The picture here is from Great Escape 2008, which happened last August. Debbie was the Planner, and she took us to Cordillera, Colorado, just outside Vail, where we stayed (for free!) in a fabulous house owned by her sister-in-law’s family. "It was so fun to watch this trip come to fruition―and see my friends enjoying everything I had in store for them," says Debbie. Since we had a photographer in tow on the trip, we were admittedly a little more active than usual―hiking, horseback riding, and feeding a domesticated buffalo. But most years the daily itinerary goes something like this: We wake up when we wake up. Breakfast is eggs and bacon. We maybe shower. We maybe dress. We eat lunch and Gigi’s mint brownies. We try to do some sort of outdoor activity. By then it’s time for a couple of rounds of Clue and Dark and Stormies. And then we go out to a great dinner, then go to bed.

"There’s something about the ritualistic nature of the trip that’s comforting," says Gigi. "No matter where we go, I know I’m going to spend the weekend doing the same sorts of things with the same close friends, who are, deep down, the same people no matter what seems to be going on. In an unpredictable world, it’s a predictable thing."

The unpredictable world makes for good chats, though. We all come to the Great Escape with banked issues to discuss. We solve stuff. It was during one of these serious life discussions a couple of years ago that I so wisely said, "Life gets harder, but it gets richer." I’m still regretting that.

But, no, we’re not always that deep. As much as we need the group therapy, we need the comic relief, too.

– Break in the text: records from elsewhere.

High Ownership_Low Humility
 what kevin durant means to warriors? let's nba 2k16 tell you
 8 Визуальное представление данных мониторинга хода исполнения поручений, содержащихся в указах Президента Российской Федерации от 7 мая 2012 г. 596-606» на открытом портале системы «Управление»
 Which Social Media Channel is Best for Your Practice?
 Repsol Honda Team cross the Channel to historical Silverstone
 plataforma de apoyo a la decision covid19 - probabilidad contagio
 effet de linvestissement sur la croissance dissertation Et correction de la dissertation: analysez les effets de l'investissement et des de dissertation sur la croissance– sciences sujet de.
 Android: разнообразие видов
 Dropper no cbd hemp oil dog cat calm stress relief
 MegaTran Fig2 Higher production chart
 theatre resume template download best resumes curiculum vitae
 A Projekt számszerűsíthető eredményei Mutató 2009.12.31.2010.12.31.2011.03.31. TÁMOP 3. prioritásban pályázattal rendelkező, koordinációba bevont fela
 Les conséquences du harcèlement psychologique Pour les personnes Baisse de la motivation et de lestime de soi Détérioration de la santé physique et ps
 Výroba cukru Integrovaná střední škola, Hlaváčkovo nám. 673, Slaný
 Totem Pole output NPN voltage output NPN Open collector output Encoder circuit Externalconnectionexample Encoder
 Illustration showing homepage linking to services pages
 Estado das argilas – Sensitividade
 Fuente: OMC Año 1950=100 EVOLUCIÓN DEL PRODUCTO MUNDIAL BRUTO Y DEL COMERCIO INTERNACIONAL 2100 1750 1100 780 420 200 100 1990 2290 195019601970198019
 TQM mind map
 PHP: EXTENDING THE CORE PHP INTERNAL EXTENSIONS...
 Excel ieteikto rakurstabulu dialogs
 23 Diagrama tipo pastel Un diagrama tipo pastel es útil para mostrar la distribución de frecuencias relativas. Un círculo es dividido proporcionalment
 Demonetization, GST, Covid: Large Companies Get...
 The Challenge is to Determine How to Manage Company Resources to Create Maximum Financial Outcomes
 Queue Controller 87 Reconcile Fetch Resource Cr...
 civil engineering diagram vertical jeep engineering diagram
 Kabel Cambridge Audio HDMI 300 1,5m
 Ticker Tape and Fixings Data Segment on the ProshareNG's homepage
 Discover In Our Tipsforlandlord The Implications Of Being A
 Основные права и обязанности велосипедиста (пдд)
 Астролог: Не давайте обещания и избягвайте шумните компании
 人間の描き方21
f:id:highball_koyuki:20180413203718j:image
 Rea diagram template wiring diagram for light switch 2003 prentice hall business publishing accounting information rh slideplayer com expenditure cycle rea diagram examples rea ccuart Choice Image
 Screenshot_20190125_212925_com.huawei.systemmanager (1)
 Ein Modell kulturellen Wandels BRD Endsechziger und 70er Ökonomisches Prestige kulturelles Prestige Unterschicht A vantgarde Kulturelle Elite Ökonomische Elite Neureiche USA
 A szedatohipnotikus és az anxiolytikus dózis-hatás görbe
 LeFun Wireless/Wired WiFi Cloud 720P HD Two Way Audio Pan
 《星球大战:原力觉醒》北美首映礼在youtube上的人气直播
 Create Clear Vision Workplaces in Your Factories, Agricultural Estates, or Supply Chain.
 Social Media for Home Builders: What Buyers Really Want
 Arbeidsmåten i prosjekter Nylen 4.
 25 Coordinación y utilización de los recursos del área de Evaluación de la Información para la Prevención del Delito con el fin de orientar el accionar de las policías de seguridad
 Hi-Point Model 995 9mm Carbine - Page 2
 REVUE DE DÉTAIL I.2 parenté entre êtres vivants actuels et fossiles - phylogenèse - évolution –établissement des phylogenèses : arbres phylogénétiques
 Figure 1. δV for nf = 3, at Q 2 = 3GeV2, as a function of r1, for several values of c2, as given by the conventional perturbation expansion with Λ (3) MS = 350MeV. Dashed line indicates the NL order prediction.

A lot of time is spent cracking jokes that are surely not funny to anyone else but us, playing with a Ouija board (which has yet to make an accurate prediction), and impersonating reality-show Bachelorettes and Real Housewives. "Time flies, and we laugh until our cheeks hurt," says Mary. We get to be the best―and worst―versions of ourselves (in a good way).

We’re now six years into our Great Escape tradition―one marriage, seven children, nine moves, and 11 job changes further along than we were that first year. Life just keeps getting harder but, ahem, richer. And yet we’re already wondering where Chandler is planning to take us for Great Escape 2010. And we’re dreaming big for Great Escapes 2011 and beyond. We’ll up the budget, extend the dates, wave good-bye to our families, and head to more exotic locations, such as Tuscany and Costa Rica and Kenya. And there we’ll curl up on cushy couches, like blissful limp noodles, and just be our sentimental, snarky, uncensored, unapologetic selves.